The names were shortened for better usability:

  • "ACP Status at admit" -> "ACP at admit"
  • "ACP Status at end" -> "ACP at end"

Date collection

2016-APR-08-Record the DATE in TMP when ACP status was documented on patients chart.

change to collect each ACP documentation form rather than beginning and ending status Ttenbergen

new started 2016-May-01, old discontinued 2016-May-04

old Coding Instructions

When you enter a new ICU patient two records will be automatically generated in the tmp table:

  • for each of ACP at admit
    • Record the closest date when ACP status was documented in the chart at time of ICU admission. Date can be before of after ICU admission.
  • ACP at end (end of ICU: at discharge, transfer or death).
    • Record the closest date that ACP status was documented in the chart at time of ICU discharge, transfer or death.
    • if status has not changed, use same date as for status at admit

If a date can not be found in documents from this hospitalization, leave it blank but put a check in the checkbox.

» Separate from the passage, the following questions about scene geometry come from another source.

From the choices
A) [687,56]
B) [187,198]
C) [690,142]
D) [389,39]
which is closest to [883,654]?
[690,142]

For each of the two enter one of the following options:

  • ACP C - comfort care
  • ACP R - full resuscitation
  • ACP M+ - all medical care given except cardiac resuscitation; intubation either happened or allowed
  • ACP M- - all medical care given except resuscitation and intubation
  • ACP n/a - no documented ACP on the chart (ie don't code as ACP-R) (leave date blank and check checkbox)

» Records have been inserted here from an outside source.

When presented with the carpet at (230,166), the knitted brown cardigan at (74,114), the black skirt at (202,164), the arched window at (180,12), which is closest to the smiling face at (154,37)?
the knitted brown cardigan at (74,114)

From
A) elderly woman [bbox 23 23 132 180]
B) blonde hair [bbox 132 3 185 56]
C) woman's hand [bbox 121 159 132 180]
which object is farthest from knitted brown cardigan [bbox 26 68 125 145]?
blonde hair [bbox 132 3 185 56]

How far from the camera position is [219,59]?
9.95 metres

Do not fill numbers, not used for this project

If care has been discontinued

If the pt has care as been discontinued, do not automatically change the ACP to C. Use the last documented ACP status on chart for the end of ICU stay.

If documented elsewhere

If the ACP status is clearly mentioned in the MD's IPN note, then I will use this as the ACP status, even if it is not written in the orders or checked off on the Level of Care document at the front of the patient's chart. Are other people collecting this way as well?Mlagadi 07:27, 2016 April 11 (CDT)

What if ACP-M is documented without +/-?

If ACP M is just written with no qualifiers then one would classify as ACP M-.